A US foreign policy expert who documented political interactions during the US Vietnam War has died earlier this month at the age of 88.
William Conrad Gibbons worked at the Library of Congress in Washington during the Vietnam War. During that time, he analysed, interviewed and documented the interactions between Congress and the executive branch. His writings went on to form the backbone of all historical writing on the subject of the Vietnam War.
Gibbons’ first volume was published in 1984 and he had almost completed the last, fifth volume just before he died.
It was not long after the war that he Senate Foreign Relations Committee requested that a factual account of the road map that led to the Vietnam War and its dismal failure of the decision to divide the country in 1945 through to the end of the war in 1975.
The Senate believed that only by examining the discussions and decisions that were made could they learn from the experience and ensure that future governments would act more wisely.

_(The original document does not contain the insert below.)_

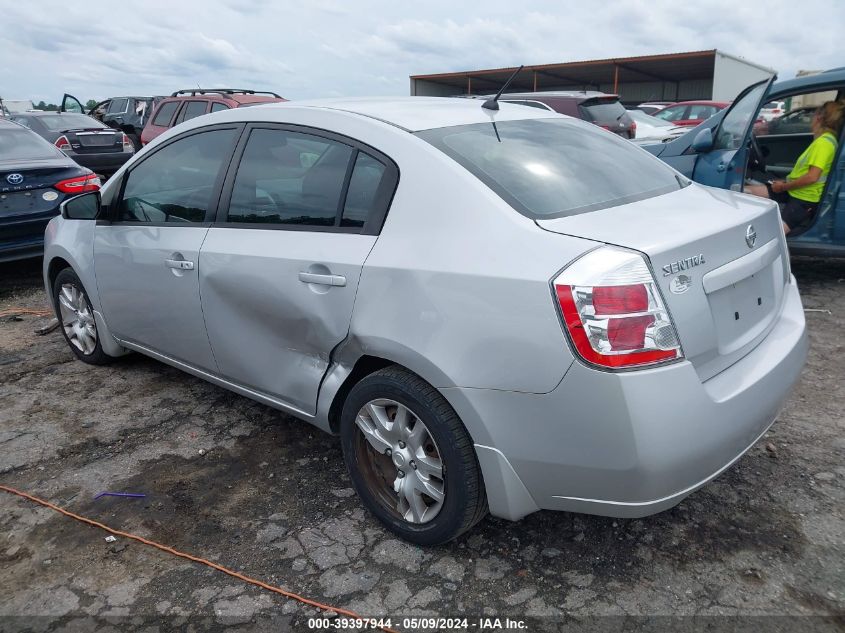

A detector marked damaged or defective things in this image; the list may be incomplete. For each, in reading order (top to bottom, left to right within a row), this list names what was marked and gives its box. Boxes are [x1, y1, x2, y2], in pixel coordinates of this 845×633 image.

cracked pavement [0, 256, 840, 628]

Gibbons was assigned the task and was provided with an assistant to help him.
Gibbons spent his time assessing vast amounts of information and material both direct communications and historical documentation about the war. Over the years, many documents became declassified and he would have to analyse these as and when they became available.

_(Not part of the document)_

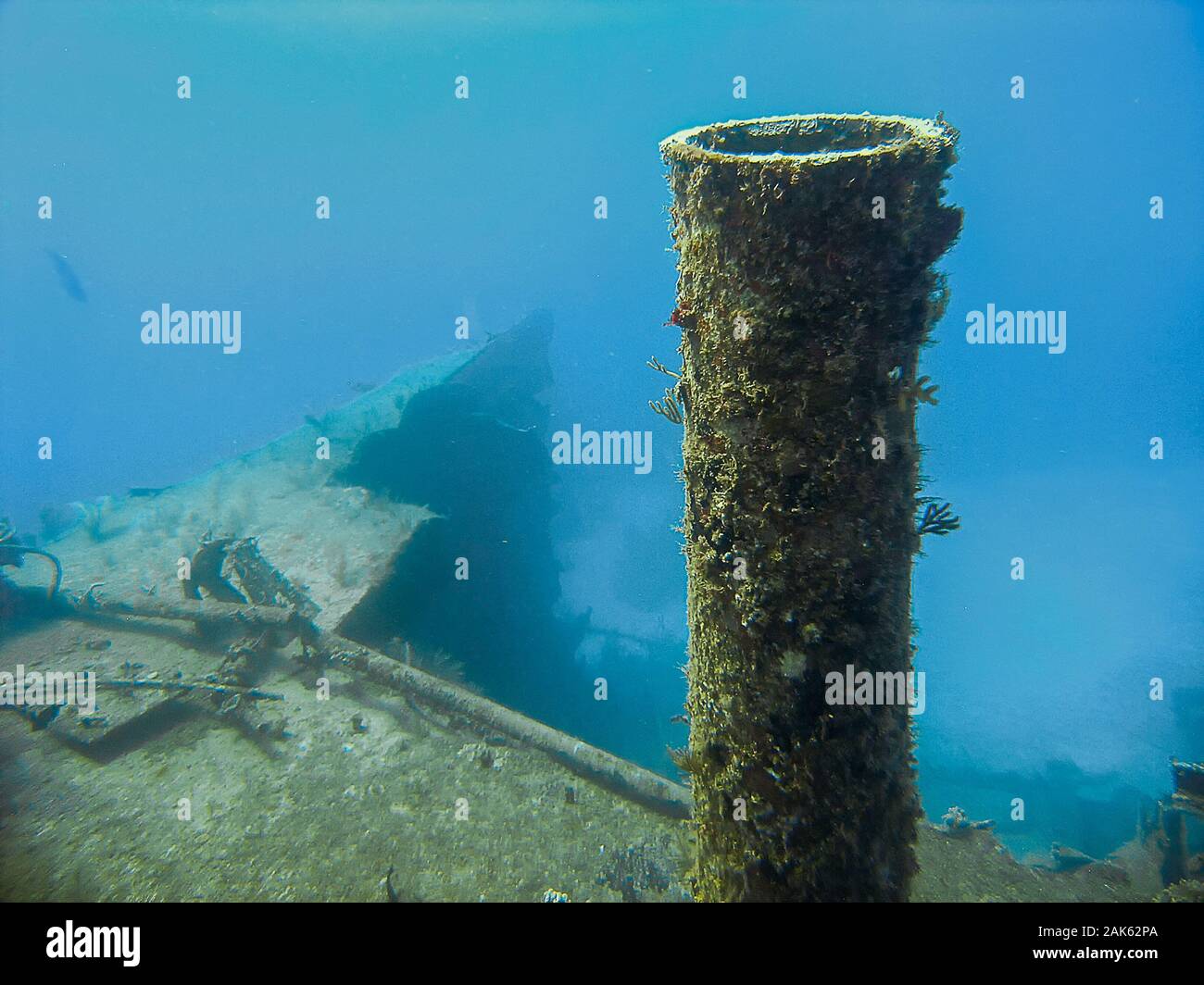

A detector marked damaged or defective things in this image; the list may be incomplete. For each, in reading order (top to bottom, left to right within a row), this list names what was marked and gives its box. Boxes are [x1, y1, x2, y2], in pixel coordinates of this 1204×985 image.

He was also given access to interview transcripts from military leaders through to politicians. Gibbons himself also interviewed many people including President Kennedy’s defense secretary, Robert NcNamara.

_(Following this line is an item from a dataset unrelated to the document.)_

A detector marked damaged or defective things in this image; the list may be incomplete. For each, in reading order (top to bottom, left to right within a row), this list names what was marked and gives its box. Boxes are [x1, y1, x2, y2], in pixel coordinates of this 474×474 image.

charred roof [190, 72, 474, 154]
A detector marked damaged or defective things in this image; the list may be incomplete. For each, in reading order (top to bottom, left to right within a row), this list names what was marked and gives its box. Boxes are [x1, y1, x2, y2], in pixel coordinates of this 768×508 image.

The four volumes that have been published to date provide a daily account of the actions and proceeding that took place in military and government circles, and remained an independent analysis without judgement.
The volumes have become a vital resource for writers, scholars and historians alike, who have delved into the analysis for research purposes, The New York Times reports.
Gibbons had previously served in the US Army during World War Two, after which he gained a Bachelor’s degree in history and government, and then later a doctorate in politics. He worked in political circles and even ran for the House of Representatives. He retired in 1989 but continued to write the volumes documenting the Vietnam War. The final volume was completed up until 1971, the Senate Foreign Relations Committee is yet to decide whether to complete the work.